The problem with "facts" like global warming is that we don't have an untouched earth to compare our current earth too. So we can never be certain that the earth isn't just going through a normal cycle. That doesn't mean we don't have to clean up our act, it just means the science isn't exact.
The earth belongs to the bacteria. That's where we came from and where we will return.
I hate it that people use fear to sell books. For heaven's sake.

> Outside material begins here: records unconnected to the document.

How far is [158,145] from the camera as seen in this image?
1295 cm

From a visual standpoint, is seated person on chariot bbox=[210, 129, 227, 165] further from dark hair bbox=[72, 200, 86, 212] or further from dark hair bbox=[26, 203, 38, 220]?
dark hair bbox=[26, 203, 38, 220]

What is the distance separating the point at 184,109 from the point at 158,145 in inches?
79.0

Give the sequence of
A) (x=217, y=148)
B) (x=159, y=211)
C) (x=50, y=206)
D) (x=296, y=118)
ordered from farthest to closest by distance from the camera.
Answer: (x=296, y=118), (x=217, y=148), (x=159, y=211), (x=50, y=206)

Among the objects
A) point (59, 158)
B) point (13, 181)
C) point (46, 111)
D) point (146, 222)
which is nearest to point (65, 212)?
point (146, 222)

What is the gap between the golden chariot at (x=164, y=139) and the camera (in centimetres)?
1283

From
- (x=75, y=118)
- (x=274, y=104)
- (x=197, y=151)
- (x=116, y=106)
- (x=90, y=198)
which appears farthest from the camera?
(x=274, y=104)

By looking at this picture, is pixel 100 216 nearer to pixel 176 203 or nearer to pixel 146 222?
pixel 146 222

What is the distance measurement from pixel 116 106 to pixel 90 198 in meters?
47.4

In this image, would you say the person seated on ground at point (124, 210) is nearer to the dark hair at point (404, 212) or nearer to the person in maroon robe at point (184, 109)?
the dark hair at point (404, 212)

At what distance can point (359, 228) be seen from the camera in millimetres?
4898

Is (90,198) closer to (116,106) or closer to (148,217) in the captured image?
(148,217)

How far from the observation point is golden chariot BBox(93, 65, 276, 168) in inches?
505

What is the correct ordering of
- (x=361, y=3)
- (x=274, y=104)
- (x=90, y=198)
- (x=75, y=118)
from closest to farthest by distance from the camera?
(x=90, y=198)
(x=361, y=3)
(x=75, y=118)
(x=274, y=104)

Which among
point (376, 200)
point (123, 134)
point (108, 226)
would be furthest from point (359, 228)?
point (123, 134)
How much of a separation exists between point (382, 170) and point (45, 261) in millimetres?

MOI: it is often claimed that banning the use of DDT has resulted in many unnecessary deaths from malaria and other insect born diseases. It is a fairly moot point because at some point the insects would have become DDT resistant. In fact, the first incidence of DDT resistant mosquitoes was reported in India in 1959 (I think). At some point, DDT would have become ineffective and people would continue to die.
Congrats on the Express quote, by the way.
Thank you all for your spirited comments. Some of you may know more than the author about this topic!
I will let you know how the discussion goes on Sunday night. We are an opinionated group, so it will undoubtedly be lively.
Kristin -- Did I miss something? What Express quote?
A new specter is haunting the entire world, the specter of Gaia Nemesis. From whence this next uncanny visitor comes and what does it mean for the future of humankind?
Every power of the world turns, like a herd of animals caught unawares by a predator, to face this new menace; the powers fail. They have come to face the very power of nature herself.